But when a big local issue comes along, interest can arise in a town or region to an extent unthinkable for anything but the most divisive of national issues. On Sunday evening, the Dunedin Town Hall was filled with over 1800 people, including myself, who came to hear six speakers explain why they opposed the building of a new sports stadium beside Otago Harbour, at a meeting sponsored by the Stop the Stadium Trust. The last time I recall the Town Hall being filled for any sort of political event was for the visit to Dunedin by the Dalai Lama in 1995. It certainly outshone the “meet the candidates” forums held in local body election year, which on a good day attract a couple of hundred at the very most.

What is at stake is $155m of money which is set to be collected from Otago ratepayers for the building of the new stadium. But the word “Otago” could just as well be “Auckland” (which saw off the construction of a waterfront stadium in 2006) as it could be the name of any other province in the country. $155m is perhaps not a lot of money spent nationally, but with a population base of only around 200,000 people, this is a project similar in scale to one costing a couple of billion dollars if implemented on a nationwide basis. It is a tremendous sum.

Reasons to oppose “the stadium” are numerous and too many in number to explain in detail here. Speakers at the meeting raised issues on everything from the stadium design (the planned roof would prevent grass growth) and the site (which sits on reclaimed, marsh-like land difficult to build a large structure on) to the fact that the economic benefits of the stadium have been oversold (planned “international concerts” would never eventuate and the building would sit idle for most of the year). Then there is the fact that private investors have hardly been forthcoming with capital for the project, which will leave the local authorities shouldering all the risk and facing a mountain of debt to pay off over the next 20 years (or longer).

────

Exercise details
Transcribe the section of the Dunedin stadium passage between "But when a big" and "the very most.", inclusive.

Dataset rows
────

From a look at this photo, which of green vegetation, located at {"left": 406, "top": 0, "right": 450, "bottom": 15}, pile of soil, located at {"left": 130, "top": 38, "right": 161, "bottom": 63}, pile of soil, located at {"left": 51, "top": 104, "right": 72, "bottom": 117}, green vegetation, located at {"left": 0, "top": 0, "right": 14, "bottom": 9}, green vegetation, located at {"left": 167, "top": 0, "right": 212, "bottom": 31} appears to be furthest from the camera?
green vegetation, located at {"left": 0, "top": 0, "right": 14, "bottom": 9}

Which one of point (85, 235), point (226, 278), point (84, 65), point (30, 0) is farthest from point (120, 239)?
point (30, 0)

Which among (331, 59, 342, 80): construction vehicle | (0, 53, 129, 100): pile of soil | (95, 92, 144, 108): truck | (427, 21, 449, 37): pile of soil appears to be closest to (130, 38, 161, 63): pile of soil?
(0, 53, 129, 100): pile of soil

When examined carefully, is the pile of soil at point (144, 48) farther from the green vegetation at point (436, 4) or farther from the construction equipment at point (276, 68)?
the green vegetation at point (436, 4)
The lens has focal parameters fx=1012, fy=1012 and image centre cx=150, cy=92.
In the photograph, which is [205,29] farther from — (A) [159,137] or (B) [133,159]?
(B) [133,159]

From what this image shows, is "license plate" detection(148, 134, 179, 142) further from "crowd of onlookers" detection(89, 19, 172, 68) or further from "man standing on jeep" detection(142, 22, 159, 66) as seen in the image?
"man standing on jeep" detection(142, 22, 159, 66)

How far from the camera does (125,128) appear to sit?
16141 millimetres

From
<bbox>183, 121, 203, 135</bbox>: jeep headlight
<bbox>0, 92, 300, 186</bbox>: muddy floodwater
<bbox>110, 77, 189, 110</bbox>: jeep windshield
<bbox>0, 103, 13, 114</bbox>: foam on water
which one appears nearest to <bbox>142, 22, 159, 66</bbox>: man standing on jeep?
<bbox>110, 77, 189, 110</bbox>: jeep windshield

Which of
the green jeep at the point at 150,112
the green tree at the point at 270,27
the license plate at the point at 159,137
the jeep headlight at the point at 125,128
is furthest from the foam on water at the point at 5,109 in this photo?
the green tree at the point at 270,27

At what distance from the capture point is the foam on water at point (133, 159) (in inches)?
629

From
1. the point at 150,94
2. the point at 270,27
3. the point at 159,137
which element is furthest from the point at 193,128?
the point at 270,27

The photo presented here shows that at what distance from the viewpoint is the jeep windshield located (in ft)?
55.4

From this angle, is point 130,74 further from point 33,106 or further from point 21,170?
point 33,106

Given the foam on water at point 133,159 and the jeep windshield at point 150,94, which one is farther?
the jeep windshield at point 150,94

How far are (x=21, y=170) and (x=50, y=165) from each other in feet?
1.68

────

Written response
But when a big local issue comes along, interest can arise in a town or region to an extent unthinkable for anything but the most divisive of national issues. On Sunday evening, the Dunedin Town Hall was filled with over 1800 people, including myself, who came to hear six speakers explain why they opposed the building of a new sports stadium beside Otago Harbour, at a meeting sponsored by the Stop the Stadium Trust. The last time I recall the Town Hall being filled for any sort of political event was for the visit to Dunedin by the Dalai Lama in 1995. It certainly outshone the “meet the candidates” forums held in local body election year, which on a good day attract a couple of hundred at the very most.